Tuesday, January 12, 2010

Se fores de manhã, não me acordes.


“Quero um amor tão doentio que o bom-senso o proíba.”
Autora anónima, terrivelmente talentosa


Se fores de manhã, não me acordes.

Nem sequer me toques. Não quero que o dia comece com a sensação dos teus dedos frios a percorrerem-me a face, anunciando-me que te vais. Nem quero que a visão de ti saindo seja o primeiro momento da manhã. Dispenso ficar rabugenta assim que começa o dia. Não, não me acordes.
Quero acordar quando já não estiveres, quando os lençóis já não retiverem nenhum do teu calor, pista nenhuma de que ali dormiste. Quero demorar-me no banho o tempo que me apetecer, não ter que me apressar para que também tu não chegues tarde. Quero levar o meu tempo a maquilhar-me, a escolher a roupa. Quero fazer café só para um e quero fazer as palavras cruzadas. Tu e essa tua mania de me roubares as palavras cruzadas! Também as fazes a caneta, e depois não as posso fazer eu!

Porque tens de ser tão parecido comigo? Vieste assim, sem eu dar conta, e agora fundiste-te em mim, não sei onde começo eu e acabas tu, não sei quando vivo para mim ou para ti, ou para os dois, abomino a palavra “nós”.
Já não te suporto. Detesto que o teu cheiro fique a pairar na minha pele, no meu cabelo, lembrança constante de que te pertenço. Detesto que me compreendas, como se tudo o que eu digo fizesse todo o sentido e restaurasse a ordem no caos. Detesto que sintas a minha falta e eu a tua. Detesto ver os teus óculos na mesa-de-cabeceira, como se pertencessem ali. Detesto que o gato se enrole nas tuas camisolas. Grandessíssimo traidor. Detesto que agora estejam sempre duas chávenas na mesa de pequeno-almoço, como se fosse lógico a unidade ser a junção de duas metades… Não é, garanto-te que não é!

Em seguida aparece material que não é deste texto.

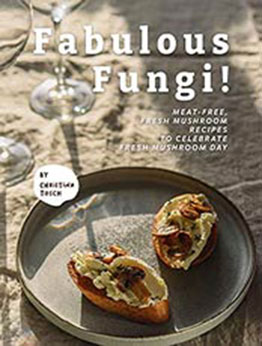 Fabulous Fungi! by Christina Tosch [EPUB:B08ZMR43B3 ]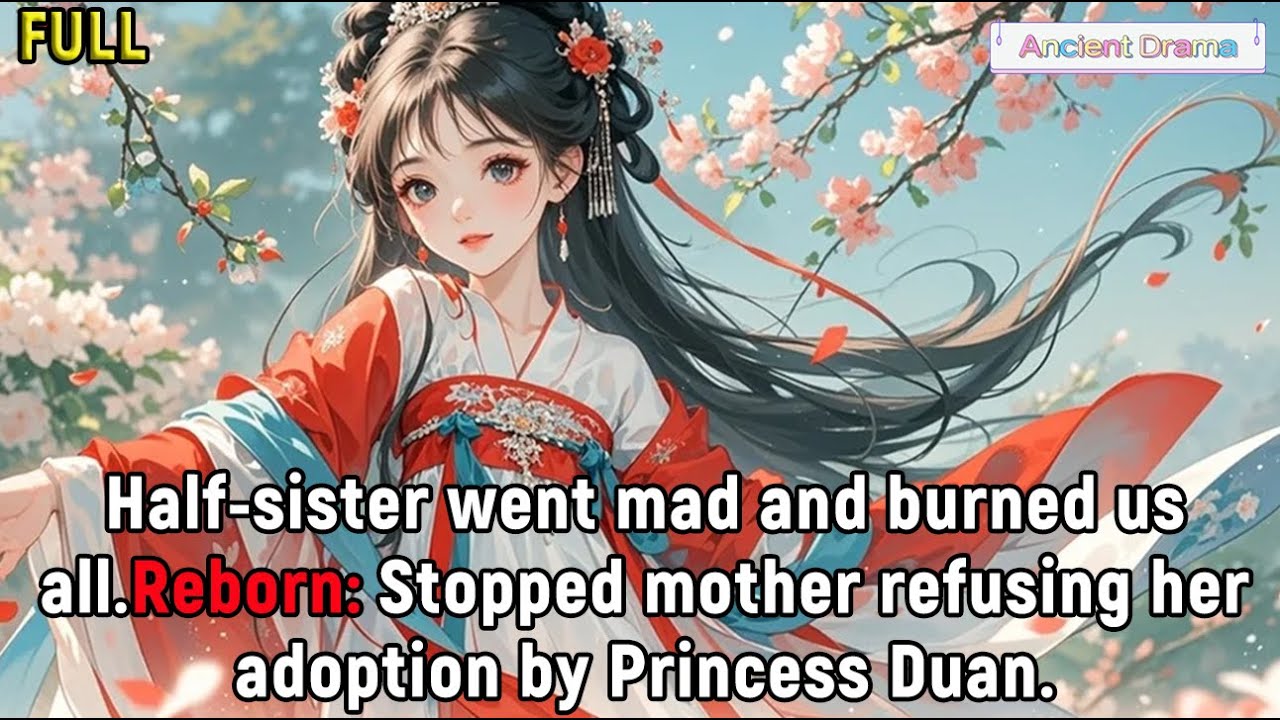 Half-sister went mad and burned us all.Reborn: Stopped mother refusing her adoption by...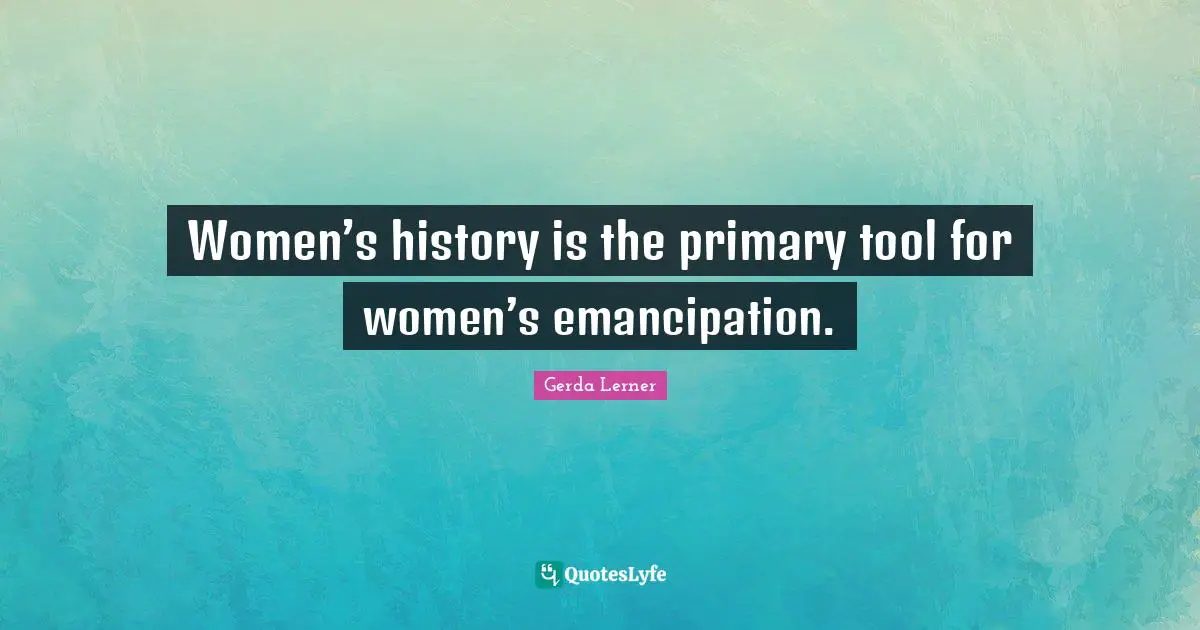 Women’s history is the primary tool for women’s emancipation.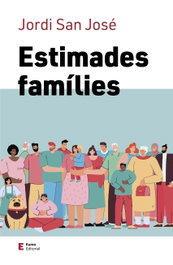 Estimades famílies, Jordi San José Buenaventura - EUMO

Quero-te tanto que já não te quero, e quero tanto que fiques longe que não suporto a tua ausência. Não quero que me acordes de manhã, mas quero que voltes à noite. Quero que acabes com a ansiedade que se apodera de mim quando penso que hoje podes não vir. Quero que o gato ronrone ao reconhecer-te quando entrares por essa porta. Quero que largues tudo ao entrar e me abraces, como se não me visses há mil vidas, como se não houvesse amanhã, como se a manhã nunca fosse chegar. Quero sentir os meus dedos no teu cabelo, os teus lábios na minha pele, as minhas mãos no teu rosto, as tuas puxando-me de encontro a ti, e o mundo sermos tu e eu e depois acabar no precipício… Quero adormecer quente nos teus braços, com a chuva a tamborilar na vidraça, os teus dedos a brincar com os meus, o teu respirar no meu ouvido, no meu pescoço.


Quero que fiques.
Quero que a noite dure eternamente, esta escuridão bruxuleante que me ilumina a alma, este tempo parado que me alimenta a fome de ti, este estremecer que me abala até às profundezas de mim…
Nunca deixes de vir, porque eu vou estar à tua espera. O gato vai estar à tua espera.


…mas se fores, de manhã, não me acordes.